/* Copyright 2017 by Robert Evans (rrevans@gmail.com)
*1903xx Make this source file more readable,
USB VID+PID bound to Atmels genuine boot loader "dfu" (Atmel Flip)
+1904xx Added "ubaboot" string descriptor, added signature, fuse and lock data
+1904xx Created Windows programmer as replacement for the python script,
it reads ELF files
+190514 Added short-circuit for EEPROM write: Write on change only (save time)

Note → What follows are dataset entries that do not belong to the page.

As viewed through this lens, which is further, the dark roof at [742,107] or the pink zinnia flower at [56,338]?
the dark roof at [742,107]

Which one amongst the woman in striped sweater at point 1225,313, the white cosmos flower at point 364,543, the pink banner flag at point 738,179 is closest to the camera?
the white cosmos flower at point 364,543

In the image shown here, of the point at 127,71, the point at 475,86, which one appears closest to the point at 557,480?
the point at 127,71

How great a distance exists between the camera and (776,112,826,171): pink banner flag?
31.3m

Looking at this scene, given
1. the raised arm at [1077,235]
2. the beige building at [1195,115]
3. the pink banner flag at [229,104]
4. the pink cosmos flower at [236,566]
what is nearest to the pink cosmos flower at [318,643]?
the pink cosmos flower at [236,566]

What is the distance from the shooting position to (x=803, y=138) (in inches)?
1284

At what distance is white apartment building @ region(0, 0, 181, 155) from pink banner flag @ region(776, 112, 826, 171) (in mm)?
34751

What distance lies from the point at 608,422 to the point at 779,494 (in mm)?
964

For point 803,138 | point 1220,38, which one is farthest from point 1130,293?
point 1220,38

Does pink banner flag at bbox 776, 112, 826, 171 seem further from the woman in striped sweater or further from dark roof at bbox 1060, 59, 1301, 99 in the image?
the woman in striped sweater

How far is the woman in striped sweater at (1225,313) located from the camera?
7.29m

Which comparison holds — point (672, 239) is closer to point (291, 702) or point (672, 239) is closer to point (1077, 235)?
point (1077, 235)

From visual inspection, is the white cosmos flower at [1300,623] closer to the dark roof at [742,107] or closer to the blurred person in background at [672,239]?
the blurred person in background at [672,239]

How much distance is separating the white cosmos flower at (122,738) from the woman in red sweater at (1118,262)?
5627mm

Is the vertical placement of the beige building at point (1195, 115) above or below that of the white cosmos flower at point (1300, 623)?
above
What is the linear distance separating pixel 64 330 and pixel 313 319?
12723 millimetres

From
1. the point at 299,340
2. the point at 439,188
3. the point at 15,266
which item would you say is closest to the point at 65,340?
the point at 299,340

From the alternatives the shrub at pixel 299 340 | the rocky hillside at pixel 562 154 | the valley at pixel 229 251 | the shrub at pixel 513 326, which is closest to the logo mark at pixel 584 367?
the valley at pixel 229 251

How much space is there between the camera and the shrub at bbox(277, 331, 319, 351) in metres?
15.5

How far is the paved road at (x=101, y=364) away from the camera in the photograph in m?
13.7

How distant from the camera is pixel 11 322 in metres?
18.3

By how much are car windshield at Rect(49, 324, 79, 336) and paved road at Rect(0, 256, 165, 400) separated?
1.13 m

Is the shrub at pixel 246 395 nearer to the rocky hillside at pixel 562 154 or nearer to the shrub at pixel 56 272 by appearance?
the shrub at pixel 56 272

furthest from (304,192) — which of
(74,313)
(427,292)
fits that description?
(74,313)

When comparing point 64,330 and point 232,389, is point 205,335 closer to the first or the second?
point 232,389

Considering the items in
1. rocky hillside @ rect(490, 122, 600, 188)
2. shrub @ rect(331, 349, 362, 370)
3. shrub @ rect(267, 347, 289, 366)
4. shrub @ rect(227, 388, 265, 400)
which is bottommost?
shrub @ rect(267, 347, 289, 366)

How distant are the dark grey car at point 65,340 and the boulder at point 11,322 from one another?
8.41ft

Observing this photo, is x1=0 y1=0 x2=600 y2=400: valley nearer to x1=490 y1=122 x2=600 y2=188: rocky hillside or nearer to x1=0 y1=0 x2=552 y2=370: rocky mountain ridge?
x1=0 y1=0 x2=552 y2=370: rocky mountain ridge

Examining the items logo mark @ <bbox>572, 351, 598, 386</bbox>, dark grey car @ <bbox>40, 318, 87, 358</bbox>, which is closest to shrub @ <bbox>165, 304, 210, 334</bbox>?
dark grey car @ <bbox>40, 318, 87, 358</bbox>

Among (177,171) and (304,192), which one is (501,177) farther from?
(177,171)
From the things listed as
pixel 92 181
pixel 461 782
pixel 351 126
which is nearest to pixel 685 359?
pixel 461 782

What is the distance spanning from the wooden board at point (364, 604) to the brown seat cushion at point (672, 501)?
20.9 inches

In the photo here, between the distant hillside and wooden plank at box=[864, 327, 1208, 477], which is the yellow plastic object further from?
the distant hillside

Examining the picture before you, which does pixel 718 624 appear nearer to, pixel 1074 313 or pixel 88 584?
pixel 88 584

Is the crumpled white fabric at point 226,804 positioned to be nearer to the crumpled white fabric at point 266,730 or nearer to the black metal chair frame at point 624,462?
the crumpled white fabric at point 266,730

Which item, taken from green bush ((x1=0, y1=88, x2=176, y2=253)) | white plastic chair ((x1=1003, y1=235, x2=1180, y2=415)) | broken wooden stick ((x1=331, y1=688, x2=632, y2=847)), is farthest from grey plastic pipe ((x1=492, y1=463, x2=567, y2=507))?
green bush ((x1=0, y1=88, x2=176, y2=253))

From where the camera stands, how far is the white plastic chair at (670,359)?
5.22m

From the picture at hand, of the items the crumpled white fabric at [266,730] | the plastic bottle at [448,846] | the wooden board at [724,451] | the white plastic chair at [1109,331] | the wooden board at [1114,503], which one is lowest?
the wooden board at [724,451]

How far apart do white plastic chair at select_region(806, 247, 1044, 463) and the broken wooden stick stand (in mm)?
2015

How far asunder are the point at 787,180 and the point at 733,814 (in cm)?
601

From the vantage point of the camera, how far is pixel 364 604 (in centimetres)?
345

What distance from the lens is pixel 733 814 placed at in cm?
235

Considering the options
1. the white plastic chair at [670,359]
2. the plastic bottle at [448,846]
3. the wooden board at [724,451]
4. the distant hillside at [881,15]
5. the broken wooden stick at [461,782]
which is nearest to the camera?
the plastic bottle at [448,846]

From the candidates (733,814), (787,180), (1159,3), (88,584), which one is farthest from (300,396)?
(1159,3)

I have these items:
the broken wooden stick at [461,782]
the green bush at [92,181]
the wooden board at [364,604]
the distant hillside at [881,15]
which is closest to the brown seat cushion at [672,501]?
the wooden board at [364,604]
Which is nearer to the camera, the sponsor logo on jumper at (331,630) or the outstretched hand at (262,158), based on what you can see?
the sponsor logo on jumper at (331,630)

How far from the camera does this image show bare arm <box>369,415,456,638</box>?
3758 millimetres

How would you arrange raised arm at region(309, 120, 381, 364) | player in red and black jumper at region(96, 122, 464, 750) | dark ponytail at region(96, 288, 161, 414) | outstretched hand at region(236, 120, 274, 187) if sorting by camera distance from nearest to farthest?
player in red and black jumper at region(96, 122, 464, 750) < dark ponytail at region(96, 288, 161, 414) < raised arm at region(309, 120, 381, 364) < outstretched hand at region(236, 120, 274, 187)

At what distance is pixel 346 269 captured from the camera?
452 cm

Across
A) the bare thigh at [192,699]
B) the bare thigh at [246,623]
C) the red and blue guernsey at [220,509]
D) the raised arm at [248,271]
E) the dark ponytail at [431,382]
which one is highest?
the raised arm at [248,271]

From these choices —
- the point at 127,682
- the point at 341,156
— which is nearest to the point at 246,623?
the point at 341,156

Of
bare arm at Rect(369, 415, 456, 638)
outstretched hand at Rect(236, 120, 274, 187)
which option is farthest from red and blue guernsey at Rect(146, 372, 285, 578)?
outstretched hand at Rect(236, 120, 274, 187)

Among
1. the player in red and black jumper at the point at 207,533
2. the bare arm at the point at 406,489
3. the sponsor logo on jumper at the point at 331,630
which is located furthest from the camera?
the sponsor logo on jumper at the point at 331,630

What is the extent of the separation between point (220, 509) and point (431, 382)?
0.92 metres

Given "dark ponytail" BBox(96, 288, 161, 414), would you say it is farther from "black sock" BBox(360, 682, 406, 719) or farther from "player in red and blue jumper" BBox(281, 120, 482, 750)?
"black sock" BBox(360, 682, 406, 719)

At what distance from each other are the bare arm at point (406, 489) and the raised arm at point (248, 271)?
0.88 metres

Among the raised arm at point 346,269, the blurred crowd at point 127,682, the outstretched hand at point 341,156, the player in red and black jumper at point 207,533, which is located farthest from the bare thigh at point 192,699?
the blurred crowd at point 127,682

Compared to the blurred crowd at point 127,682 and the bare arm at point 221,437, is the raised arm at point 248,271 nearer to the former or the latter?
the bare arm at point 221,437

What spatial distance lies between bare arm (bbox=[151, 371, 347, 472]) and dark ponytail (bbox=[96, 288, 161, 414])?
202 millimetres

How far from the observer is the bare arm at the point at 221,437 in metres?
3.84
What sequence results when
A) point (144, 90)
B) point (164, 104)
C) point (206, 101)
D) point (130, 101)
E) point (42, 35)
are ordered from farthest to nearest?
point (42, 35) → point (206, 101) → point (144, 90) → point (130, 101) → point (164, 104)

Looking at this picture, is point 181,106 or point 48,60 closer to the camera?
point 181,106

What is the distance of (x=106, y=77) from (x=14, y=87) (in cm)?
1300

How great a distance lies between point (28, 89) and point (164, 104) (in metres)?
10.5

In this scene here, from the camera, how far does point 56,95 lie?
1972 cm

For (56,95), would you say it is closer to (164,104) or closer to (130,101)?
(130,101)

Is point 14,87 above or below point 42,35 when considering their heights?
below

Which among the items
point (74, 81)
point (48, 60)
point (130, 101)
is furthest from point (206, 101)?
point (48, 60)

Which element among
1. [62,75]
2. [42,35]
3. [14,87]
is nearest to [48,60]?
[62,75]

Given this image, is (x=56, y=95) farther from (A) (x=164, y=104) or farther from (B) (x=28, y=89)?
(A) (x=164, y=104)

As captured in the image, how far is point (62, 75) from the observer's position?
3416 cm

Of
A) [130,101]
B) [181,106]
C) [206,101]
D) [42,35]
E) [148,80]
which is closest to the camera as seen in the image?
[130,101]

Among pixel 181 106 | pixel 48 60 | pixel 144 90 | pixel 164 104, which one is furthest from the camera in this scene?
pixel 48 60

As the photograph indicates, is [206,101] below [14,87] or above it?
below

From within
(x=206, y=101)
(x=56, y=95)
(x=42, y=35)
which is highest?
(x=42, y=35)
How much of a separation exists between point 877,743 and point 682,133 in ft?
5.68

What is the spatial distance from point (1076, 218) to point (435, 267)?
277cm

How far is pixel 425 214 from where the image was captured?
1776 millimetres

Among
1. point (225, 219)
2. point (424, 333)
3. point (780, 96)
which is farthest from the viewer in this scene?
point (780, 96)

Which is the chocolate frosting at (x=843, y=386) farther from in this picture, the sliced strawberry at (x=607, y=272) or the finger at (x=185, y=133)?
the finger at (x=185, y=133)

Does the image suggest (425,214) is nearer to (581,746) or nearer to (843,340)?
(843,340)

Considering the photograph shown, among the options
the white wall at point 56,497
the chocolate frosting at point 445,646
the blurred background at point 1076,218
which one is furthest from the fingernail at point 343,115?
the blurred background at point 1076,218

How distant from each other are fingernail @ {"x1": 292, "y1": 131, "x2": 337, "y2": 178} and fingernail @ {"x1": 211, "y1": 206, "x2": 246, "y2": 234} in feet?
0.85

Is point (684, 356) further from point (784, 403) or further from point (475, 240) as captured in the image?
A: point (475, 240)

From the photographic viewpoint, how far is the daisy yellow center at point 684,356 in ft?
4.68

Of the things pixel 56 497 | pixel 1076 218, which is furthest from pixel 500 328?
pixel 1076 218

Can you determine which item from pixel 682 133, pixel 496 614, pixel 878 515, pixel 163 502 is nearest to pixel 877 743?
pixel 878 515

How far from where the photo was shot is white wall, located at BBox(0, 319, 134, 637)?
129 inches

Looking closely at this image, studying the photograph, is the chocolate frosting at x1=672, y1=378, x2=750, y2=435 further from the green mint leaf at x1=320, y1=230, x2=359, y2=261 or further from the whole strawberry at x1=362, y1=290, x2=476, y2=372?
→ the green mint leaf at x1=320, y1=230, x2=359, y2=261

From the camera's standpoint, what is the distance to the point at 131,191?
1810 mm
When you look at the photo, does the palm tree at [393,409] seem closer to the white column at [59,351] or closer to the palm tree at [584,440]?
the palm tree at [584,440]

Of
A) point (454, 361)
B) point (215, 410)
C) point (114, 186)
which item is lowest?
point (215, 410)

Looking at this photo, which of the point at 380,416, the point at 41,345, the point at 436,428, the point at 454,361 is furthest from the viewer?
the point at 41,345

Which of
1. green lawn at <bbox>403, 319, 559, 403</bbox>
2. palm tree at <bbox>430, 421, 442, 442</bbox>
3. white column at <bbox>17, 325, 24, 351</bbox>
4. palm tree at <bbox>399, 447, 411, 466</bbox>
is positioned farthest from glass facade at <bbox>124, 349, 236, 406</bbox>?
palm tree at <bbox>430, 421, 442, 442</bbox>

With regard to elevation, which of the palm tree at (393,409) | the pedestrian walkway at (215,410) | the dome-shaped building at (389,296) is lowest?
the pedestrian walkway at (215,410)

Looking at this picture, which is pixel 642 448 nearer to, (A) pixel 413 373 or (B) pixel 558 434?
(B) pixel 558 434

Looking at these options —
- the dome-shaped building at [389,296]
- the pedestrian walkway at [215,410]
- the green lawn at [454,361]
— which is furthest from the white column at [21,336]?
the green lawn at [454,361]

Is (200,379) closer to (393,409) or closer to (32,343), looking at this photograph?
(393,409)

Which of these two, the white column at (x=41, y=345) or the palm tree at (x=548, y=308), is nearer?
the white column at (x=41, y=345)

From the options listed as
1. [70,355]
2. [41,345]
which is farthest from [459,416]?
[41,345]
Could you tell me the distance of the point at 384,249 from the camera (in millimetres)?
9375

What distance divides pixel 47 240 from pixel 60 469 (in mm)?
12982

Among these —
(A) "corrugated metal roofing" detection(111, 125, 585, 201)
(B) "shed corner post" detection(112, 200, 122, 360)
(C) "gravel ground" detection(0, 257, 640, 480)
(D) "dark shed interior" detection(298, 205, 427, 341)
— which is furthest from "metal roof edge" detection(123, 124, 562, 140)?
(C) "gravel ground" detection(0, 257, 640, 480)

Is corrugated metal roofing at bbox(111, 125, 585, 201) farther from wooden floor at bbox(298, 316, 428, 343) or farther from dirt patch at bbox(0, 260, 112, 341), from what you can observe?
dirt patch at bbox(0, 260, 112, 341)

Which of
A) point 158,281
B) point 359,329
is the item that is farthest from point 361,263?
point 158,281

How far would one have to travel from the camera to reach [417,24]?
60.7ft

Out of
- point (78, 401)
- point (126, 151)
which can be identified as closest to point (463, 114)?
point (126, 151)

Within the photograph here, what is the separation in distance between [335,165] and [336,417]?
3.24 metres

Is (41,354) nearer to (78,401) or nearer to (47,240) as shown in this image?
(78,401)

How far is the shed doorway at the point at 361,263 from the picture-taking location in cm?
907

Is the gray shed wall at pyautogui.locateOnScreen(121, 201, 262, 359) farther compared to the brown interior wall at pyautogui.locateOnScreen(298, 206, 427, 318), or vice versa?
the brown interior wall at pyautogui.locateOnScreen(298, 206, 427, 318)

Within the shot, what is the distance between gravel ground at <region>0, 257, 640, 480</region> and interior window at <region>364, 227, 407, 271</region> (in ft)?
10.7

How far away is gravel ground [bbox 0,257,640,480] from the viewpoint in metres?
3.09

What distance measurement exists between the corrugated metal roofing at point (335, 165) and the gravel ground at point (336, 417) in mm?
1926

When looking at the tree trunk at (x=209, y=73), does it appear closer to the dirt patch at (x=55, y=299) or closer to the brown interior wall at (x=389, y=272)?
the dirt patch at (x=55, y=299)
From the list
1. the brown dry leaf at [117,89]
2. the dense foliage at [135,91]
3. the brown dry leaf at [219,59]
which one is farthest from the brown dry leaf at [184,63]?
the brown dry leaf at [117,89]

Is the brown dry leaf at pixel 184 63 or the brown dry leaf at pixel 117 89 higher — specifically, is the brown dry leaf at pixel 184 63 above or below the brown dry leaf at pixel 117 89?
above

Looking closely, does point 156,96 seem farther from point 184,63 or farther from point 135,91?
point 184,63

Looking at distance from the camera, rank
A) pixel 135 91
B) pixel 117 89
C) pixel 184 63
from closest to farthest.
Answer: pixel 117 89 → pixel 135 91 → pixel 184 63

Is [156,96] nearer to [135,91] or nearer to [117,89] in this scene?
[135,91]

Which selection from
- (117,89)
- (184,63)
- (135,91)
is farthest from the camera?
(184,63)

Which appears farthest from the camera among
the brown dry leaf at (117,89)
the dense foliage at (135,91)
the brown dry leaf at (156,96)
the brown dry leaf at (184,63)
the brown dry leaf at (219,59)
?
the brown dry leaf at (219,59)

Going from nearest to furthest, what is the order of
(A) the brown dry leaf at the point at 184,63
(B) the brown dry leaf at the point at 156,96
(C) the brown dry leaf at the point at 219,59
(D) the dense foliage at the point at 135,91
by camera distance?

-190515 Failed to program first 128 bytes
+210407 Added app_spm subroutine at end to allow application software
to self-modify flash out of RWW section with own idle procedure
(needed for Leica/Wild GRM card)
Support for AT90USB(8|16)2, ATmega(8|16|32)U2, ATmega(16|32)U4
Binary compatible to 190515 code
Features/commands:
Write and read flash memory
Write and read eeprom memory
Read signature bytes
Read lock/fuse bits
Reboot (jump) into user program
These are implemented as a vendor-defined protocol. See README for details.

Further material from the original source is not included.